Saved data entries
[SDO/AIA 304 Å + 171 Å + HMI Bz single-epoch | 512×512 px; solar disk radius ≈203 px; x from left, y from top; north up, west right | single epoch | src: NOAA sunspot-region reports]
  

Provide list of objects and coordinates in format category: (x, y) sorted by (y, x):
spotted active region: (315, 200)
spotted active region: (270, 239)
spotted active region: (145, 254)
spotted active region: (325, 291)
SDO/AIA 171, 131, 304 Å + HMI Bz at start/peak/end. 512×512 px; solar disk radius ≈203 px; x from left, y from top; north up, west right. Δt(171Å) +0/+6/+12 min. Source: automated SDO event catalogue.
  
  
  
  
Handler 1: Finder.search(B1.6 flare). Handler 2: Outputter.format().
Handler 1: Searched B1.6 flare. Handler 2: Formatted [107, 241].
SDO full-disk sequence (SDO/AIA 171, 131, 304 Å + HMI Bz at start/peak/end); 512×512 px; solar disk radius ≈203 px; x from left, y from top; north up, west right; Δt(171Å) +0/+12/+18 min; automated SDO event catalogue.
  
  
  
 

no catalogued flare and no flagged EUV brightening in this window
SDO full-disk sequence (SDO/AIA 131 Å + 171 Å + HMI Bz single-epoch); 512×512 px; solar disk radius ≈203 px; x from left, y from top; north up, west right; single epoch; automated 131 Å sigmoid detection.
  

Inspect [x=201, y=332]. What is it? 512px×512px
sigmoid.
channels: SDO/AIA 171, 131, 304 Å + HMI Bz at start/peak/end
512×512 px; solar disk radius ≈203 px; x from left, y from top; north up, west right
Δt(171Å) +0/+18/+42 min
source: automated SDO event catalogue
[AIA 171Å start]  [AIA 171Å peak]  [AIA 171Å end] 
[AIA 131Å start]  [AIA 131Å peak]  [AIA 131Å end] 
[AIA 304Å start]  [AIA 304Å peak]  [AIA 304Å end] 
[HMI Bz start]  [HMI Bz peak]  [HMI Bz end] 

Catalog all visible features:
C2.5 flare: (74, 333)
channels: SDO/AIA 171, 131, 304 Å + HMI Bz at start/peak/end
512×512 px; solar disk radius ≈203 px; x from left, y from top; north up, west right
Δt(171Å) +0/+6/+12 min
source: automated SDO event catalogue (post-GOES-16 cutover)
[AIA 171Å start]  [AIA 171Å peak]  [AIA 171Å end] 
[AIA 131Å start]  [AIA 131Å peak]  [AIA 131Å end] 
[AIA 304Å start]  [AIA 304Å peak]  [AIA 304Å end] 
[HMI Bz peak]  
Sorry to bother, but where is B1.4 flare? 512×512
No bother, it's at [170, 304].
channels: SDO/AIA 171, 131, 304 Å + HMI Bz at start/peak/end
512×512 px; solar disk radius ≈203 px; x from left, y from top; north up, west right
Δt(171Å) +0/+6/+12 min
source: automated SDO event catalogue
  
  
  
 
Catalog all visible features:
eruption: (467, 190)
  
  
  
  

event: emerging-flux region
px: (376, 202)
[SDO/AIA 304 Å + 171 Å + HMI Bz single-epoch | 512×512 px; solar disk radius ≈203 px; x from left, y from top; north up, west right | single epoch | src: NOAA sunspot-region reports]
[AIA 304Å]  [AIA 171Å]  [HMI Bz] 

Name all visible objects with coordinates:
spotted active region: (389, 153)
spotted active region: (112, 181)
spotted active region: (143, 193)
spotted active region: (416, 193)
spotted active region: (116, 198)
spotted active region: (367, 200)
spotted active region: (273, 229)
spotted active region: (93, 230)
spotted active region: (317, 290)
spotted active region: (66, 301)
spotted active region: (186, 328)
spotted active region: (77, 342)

■ **Exercise brief**
Give the number of lines above that hold "Handler", with no other words.

■ **Output for this exercise**
2